Sociedade e confronto de interesses
Uma sociedade historicamente determinada,
o Brasil republicano por exemplo, pode ser
encarada como um conjunto de relações que se
realiza e se desenvolve no tempo e no espaço. Há
relações econômicas, através das quais os membros
da sociedade produzem, realizam e distribuem os
bens e serviços necessários à sua sobrevivência e
bem-estar. Através das relações políticas, tomam-
se decisões compulsórias a respeito da organização
e funcionamento do conjunto social. As relações
ideológicas, finalmente, promovem a formulação
e distribuição de conhecimento. A expressão
conhecimento é empregada, aqui, em seu sentido
mais amplo, envolvendo desde a mais complexa
fórmula científica até o simples comentário
esportivo, passando pelas ciências, artes, religiões,
filosofia, superstições. A distinção é puramente
analítica. Qualquer atividade econômica é, também
e necessariamente, política e ideológica, embora
algum desses aspectos possa ser predominante em
determinado momento histórico.
Os indivíduos e grupos, na sociedade, não
participam da mesma forma daquilo que se produz
e se distribui. Tomando-se apenas as situações mais
extremas, há os que enriquecem com a produção
econômica e os que mal conseguem sobreviver;
politicamente, enquanto alguns conseguem
transformar suas próprias decisões em leis, outros
se limitam a obedecer às normas que lhes são
impostas; finalmente, há os que elaboram
conhecimento e os que sequer têm acesso às
informações disponíveis e, quando têm, não
ultrapassam a condição de meros receptores.

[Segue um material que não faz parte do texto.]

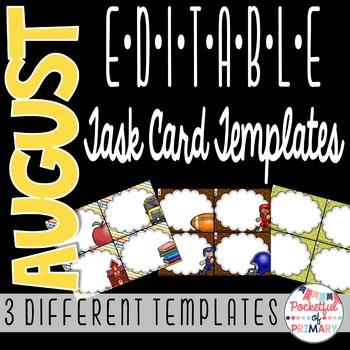 August EDITABLE Task Card TEMPLATES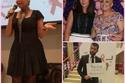 تعرفوا على مشاهير عرب دعموا بقوة حملات التوعية بمرض سرطان الثدي وجمعوا تبرعات للمريضات!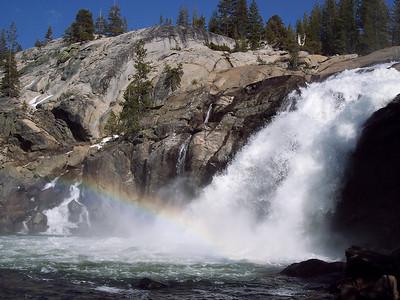 White Cascade - Glen Aulin, Yosemite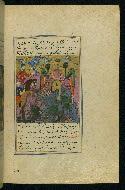 W.593, fol. 90b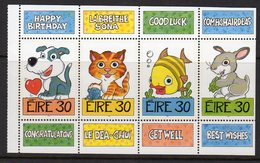 Ireland 1999 Greeting Stamps Booklet Pane, MNH, SG 1210/3 - 1949-... Republic Of Ireland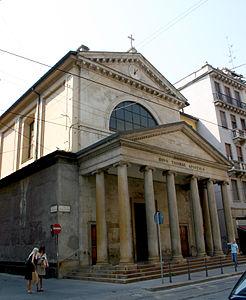 Chiesa di San Tomaso in Terramara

As d i f e r en t es formas de participação
determinam o surgimento de interesses igualmente
distintos. Levantam-se os que anseiam por salários
mais elevados, opõem-se os que não querem pagá-
los. Mobilizam-se os que acreditam ser possível
partilhar da tomada de decisões políticas, investem
outros em bloquear-lhes o acesso. Uns lutam para
que seus filhos tenham condições de freqüentar
escolas, outros impedem a conquista ou aniquilam
a qualidade do ensino a ponto de torná-lo inócuo.

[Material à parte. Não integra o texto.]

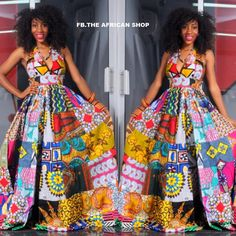 Hey, I found this really awesome Etsy listing at https://www.etsy.com/listing/152260773/25-off-new-africa-maxi-dress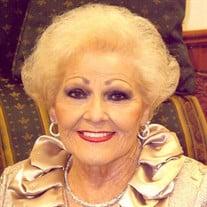 Mrs. Mary Pruitt Rawlings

Tendem a formar-se, assim, segmentos sociais.
Dependendo do critério de análise esses segmentos
podem receber diferentes denominações: classes,
camadas, categorias. Neste texto empregaremos
expressões genéricas: segmentos, setores ou grupos.

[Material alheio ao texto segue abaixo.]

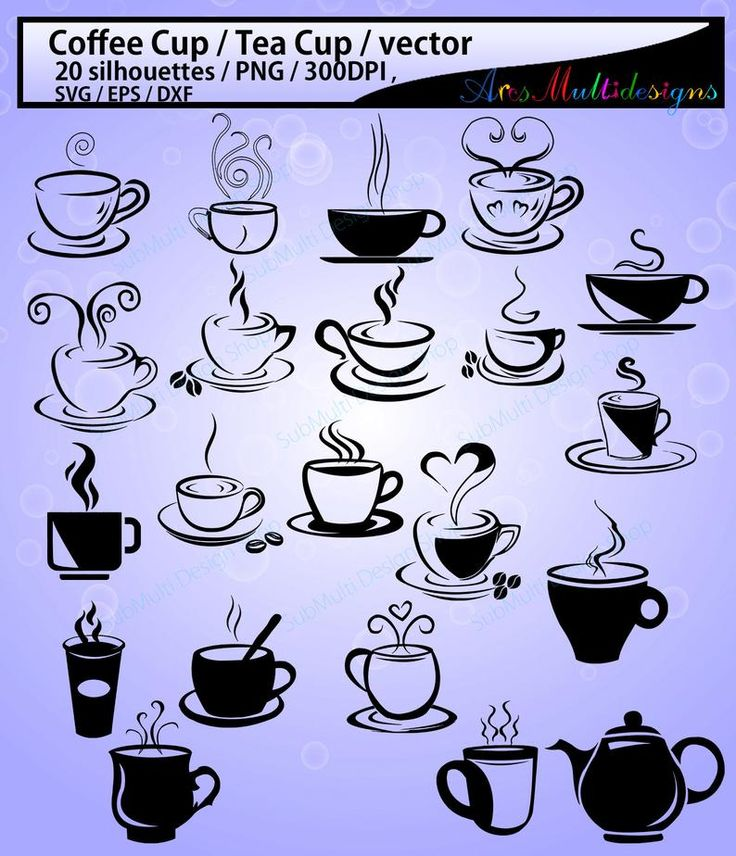 20 coffee svg / Tea mug / HQ / coffee cup silhouette / tea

Nos limites desta discussão, onde o que importa é
constatar a existência de grupos que exercem
controle de poder, não é necessário empregar
expressões e conceitos mais precisos.
A dominação
Condições históricas determinam que certos
setores de uma sociedade adquiram um papel
econômico de tal forma predominante que lhes é
possível impor a realização de seus interesses aos
demais. Quando a economia brasileira girava em
torno da produção cafeeira, o poder econômico
concentrou-se nas mãos dos latifundiários paulistas.
Estes latifundiários, diretamente ou através de
políticos de sua confiança, impunham que as
decisões políticas também fossem tomadas em
função da realização de seus interesses. A
educação, as artes, a imprensa, tudo se destinava a
satisfazer aqueles que exerciam a dominação. Com
a industrialização, gradativamente, o poder
econômico foi sendo partilhado por novos setores
que também passaram a exercer o controle das
decisões políticas, culturais e ideológicas.
Os grupos econômica e politicamente
dominantes, em uma sociedade, estendem a sua
dominação para os meios de comunicação de
massa. Qualquer informação só pode ser veiculada
se a sua difusão não prejudicar ou ameaçar os
interesses daquele setor. Se determinada notícia é
tão importante que não possa deixar de ser
divulgada ela o será, mas com uma interpretação e
tratamento que não contrariem as ambições dos
privilegiados. O fato de que o rádio e a televisão,
no Brasil, desde o seu início, tenham ficado sob
controle do Estado, que permitia ou não a sua
exploração através de concessões, não altera em
nada a afirmação acima. O Estado não é uma
entidade neutra e autônoma, embora existam os que
insistem em percebê-lo como tal. O Estado é a
expressão da sociedade em determinado momento
e reflete as suas contradições, seus conflitos, as
formas de dominação existentes. Aliás, quase
sempre, o Estado nada mais é que o instrumento
de dominação de alguns segmentos sociais. O
Presidente José Sarney, através do Ministro das
Comunicações, Antonio Carlos Magalhães,
autorizou a concessão de mais de mil emissoras.